[[ Listed records, beginning ]]
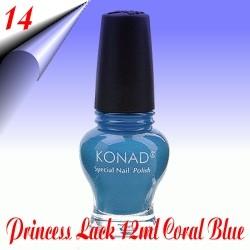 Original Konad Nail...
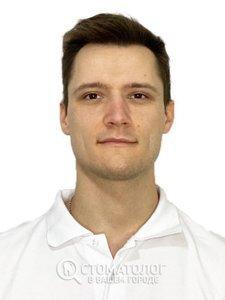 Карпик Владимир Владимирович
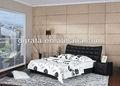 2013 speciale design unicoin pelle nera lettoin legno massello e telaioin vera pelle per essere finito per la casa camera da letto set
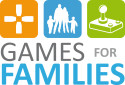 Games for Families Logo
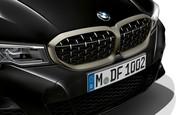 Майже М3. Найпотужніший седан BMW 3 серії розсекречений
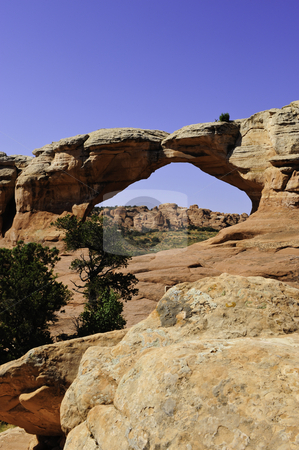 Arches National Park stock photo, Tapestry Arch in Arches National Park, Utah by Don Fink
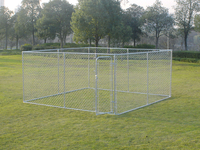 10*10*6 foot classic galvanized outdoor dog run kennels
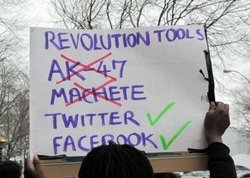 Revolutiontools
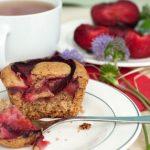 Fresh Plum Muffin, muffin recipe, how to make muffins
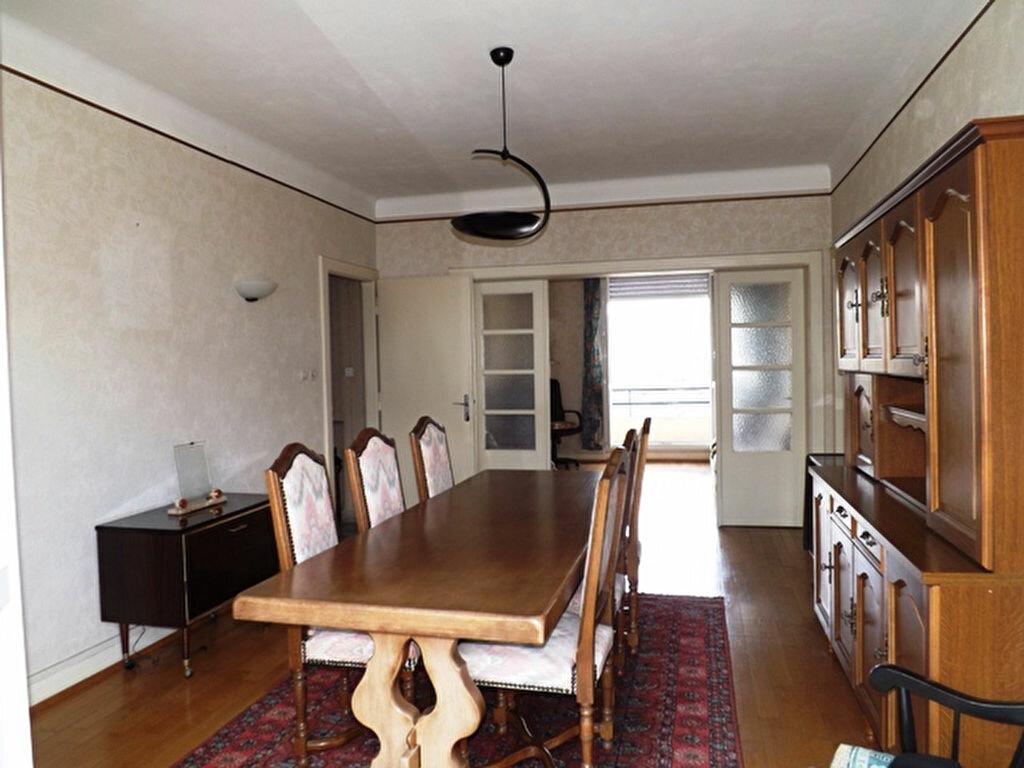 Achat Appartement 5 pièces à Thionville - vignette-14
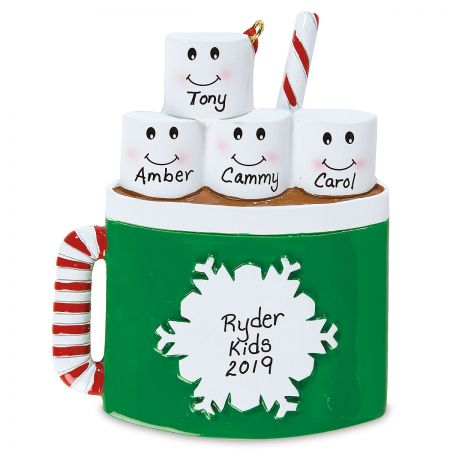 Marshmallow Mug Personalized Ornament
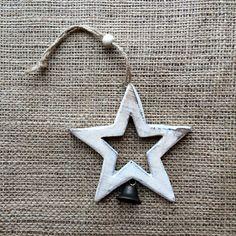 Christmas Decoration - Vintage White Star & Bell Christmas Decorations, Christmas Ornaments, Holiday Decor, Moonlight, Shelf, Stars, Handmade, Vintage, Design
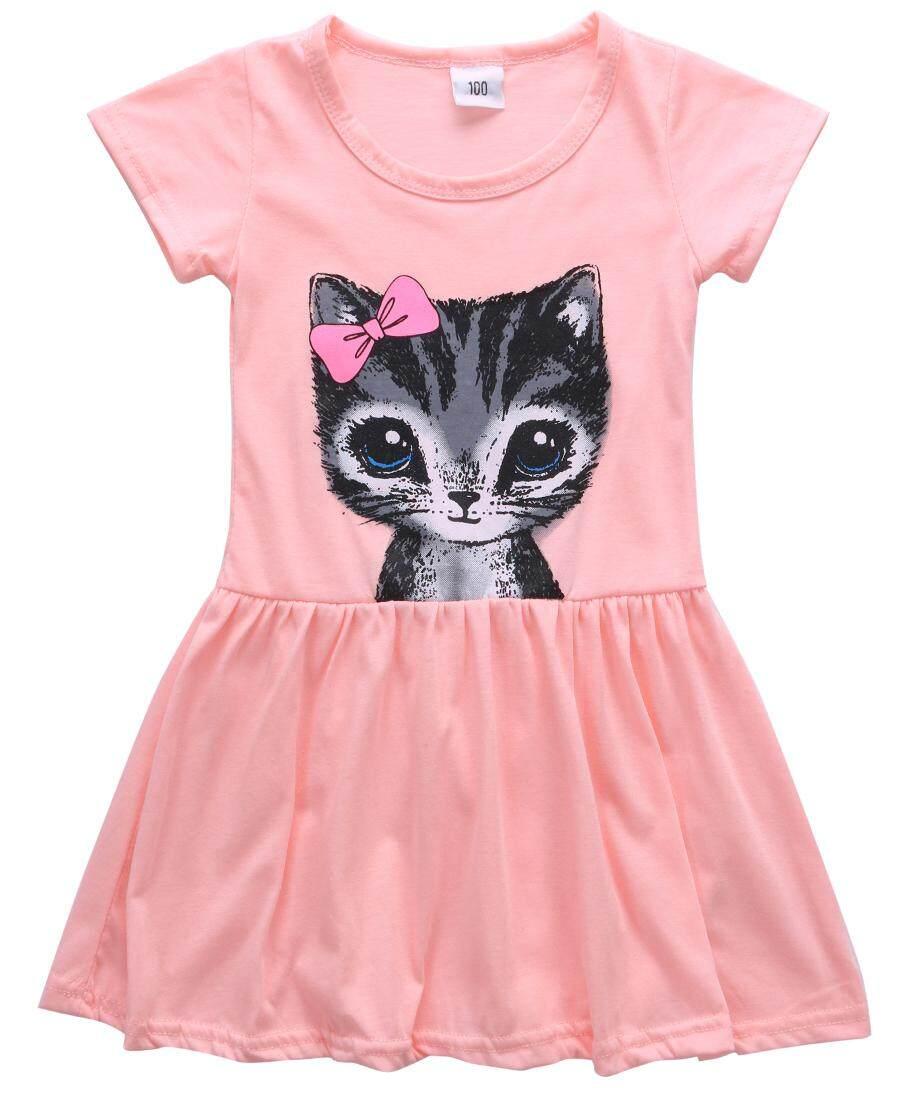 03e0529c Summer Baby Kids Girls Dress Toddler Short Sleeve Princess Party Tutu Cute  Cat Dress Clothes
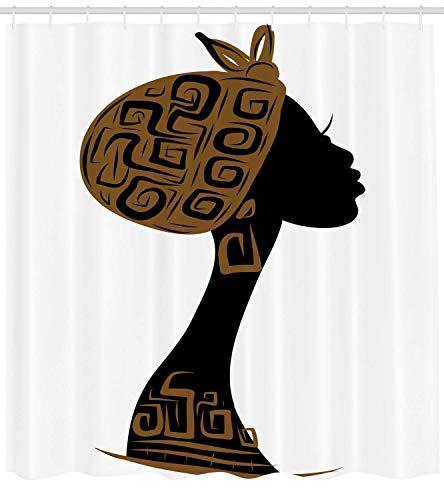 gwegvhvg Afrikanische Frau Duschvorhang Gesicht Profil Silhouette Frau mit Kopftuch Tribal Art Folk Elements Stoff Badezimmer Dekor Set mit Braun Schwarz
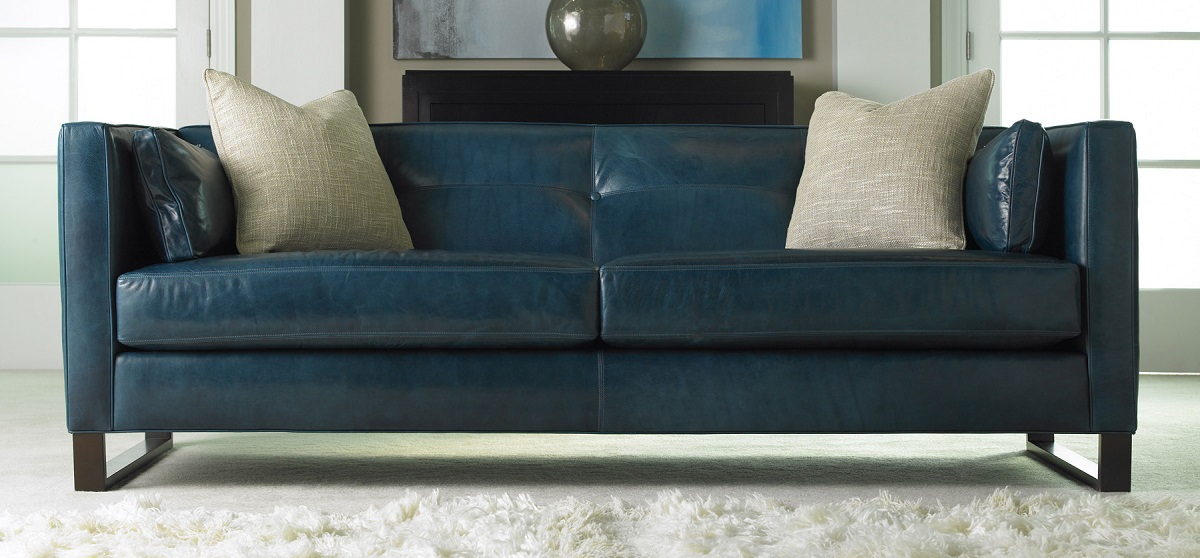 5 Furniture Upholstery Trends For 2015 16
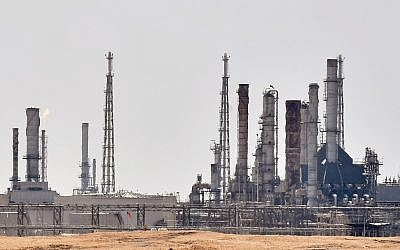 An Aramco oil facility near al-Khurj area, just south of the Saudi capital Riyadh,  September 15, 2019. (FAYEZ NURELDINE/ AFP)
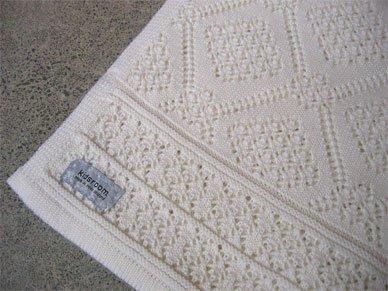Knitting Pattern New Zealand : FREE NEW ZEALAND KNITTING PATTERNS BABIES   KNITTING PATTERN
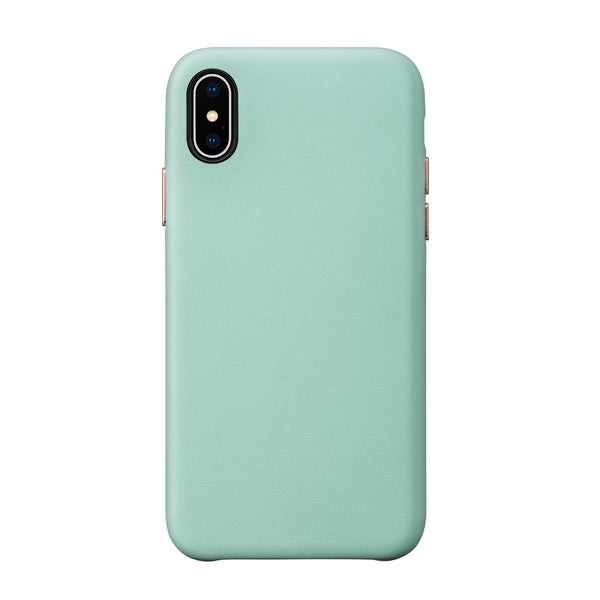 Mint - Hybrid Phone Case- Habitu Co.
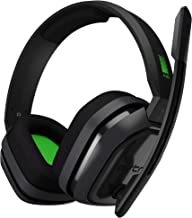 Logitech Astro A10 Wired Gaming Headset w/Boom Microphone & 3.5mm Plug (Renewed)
[[ Listed records, end ]]
[Task]:
Print the records again exactly, pictures excluded.

[Output for this task]:
 Original Konad Nail...
 Карпик Владимир Владимирович
 2013 speciale design unicoin pelle nera lettoin legno massello e telaioin vera pelle per essere finito per la casa camera da letto set
 Games for Families Logo
 Майже М3. Найпотужніший седан BMW 3 серії розсекречений
 Arches National Park stock photo, Tapestry Arch in Arches National Park, Utah by Don Fink
 10*10*6 foot classic galvanized outdoor dog run kennels
 Revolutiontools
 Fresh Plum Muffin, muffin recipe, how to make muffins
 Achat Appartement 5 pièces à Thionville - vignette-14
 Marshmallow Mug Personalized Ornament
 Christmas Decoration - Vintage White Star & Bell Christmas Decorations, Christmas Ornaments, Holiday Decor, Moonlight, Shelf, Stars, Handmade, Vintage, Design
 03e0529c Summer Baby Kids Girls Dress Toddler Short Sleeve Princess Party Tutu Cute  Cat Dress Clothes
 gwegvhvg Afrikanische Frau Duschvorhang Gesicht Profil Silhouette Frau mit Kopftuch Tribal Art Folk Elements Stoff Badezimmer Dekor Set mit Braun Schwarz
 5 Furniture Upholstery Trends For 2015 16
 An Aramco oil facility near al-Khurj area, just south of the Saudi capital Riyadh,  September 15, 2019. (FAYEZ NURELDINE/ AFP)
Knitting Pattern New Zealand : FREE NEW ZEALAND KNITTING PATTERNS BABIES   KNITTING PATTERN
 Mint - Hybrid Phone Case- Habitu Co.
 Logitech Astro A10 Wired Gaming Headset w/Boom Microphone & 3.5mm Plug (Renewed)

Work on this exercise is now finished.